### [EXCERPTED PASSAGE]

==========

Project 2: Classification

Start date Oct 23, due Nov 6 beginning of class.

The goal of this project is to choose and evaluate classification mechanisms. I would suggest using the mechanisms available in Weka or RapidMiner, although you may implement your own if you wish.

Use Adult, Iris, Zoo datasets from the UCI Machine Learning Repository. If you wish to use other datasets in place of these, please give me a pointer to or description of the datasets and I'll let you know if that is okay.

What you need to do for this project is:

  1. Compare the performances of the four classification algorithms: Decision tree, Naïve Bayes, KNN, SVM
  2. Explain which algorithm you would use for what types of data and why.

Project Report

The project report should contain the following:

  1. Discussion of each of the 3 experiment comparisons:
  2. Description of the data sets
  3. Parameters chosen for the algorithms, e.g., what’s the k in KNN etc.
  4. How you prepared the data
  5. Platform information: Description of the machine and system information used for the experiments
  6. Experimental result summary
  7. What method do you used for evaluating accuracy
  8. Record training time, test time for each method
  9. Compare their accuracy (in either table or graph format)

==========

### [DIRECTIONS]
Copy out the classification project description from "Project 2: Classification" up to and including "data and why.", putting "Orange" in place of "Weka" each time it appears.

### [SOURCE DATA]
==========

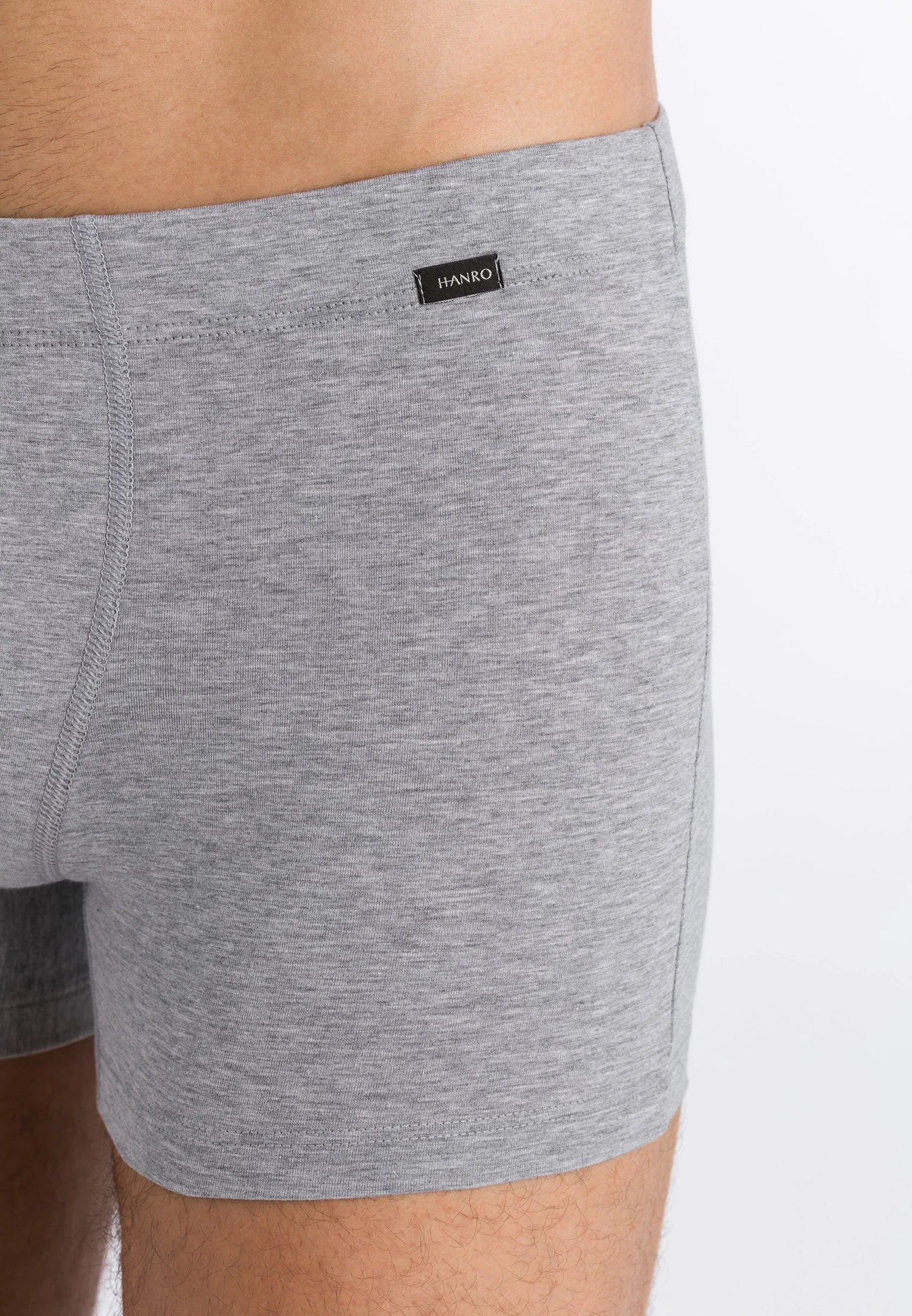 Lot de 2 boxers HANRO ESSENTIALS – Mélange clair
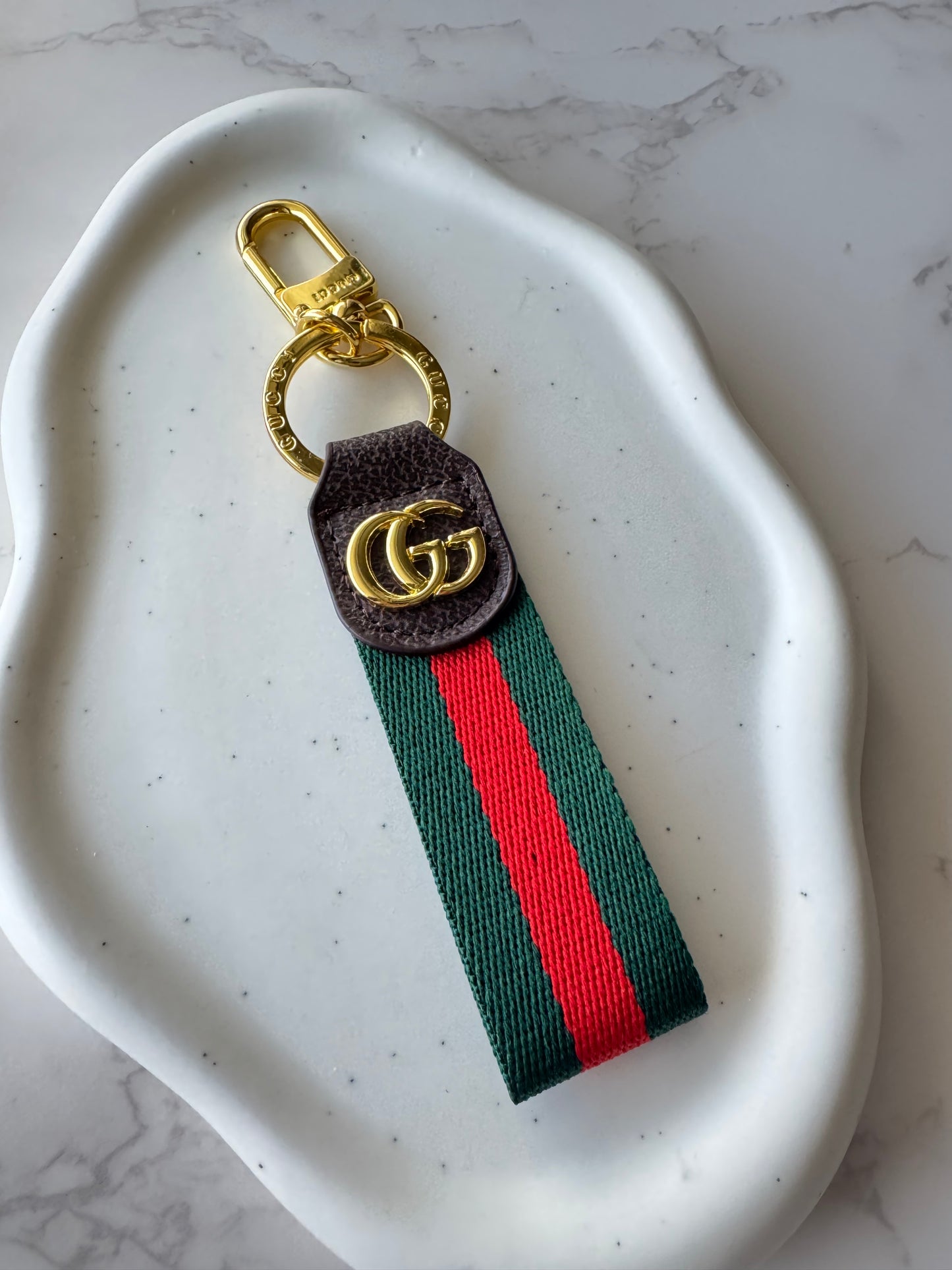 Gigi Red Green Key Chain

==========

### [ANSWER AREA]
Project 2: Classification

Start date Oct 23, due Nov 6 beginning of class.

The goal of this project is to choose and evaluate classification mechanisms. I would suggest using the mechanisms available in Orange or RapidMiner, although you may implement your own if you wish.

Use Adult, Iris, Zoo datasets from the UCI Machine Learning Repository. If you wish to use other datasets in place of these, please give me a pointer to or description of the datasets and I'll let you know if that is okay.

What you need to do for this project is:

  1. Compare the performances of the four classification algorithms: Decision tree, Naïve Bayes, KNN, SVM
  2. Explain which algorithm you would use for what types of data and why.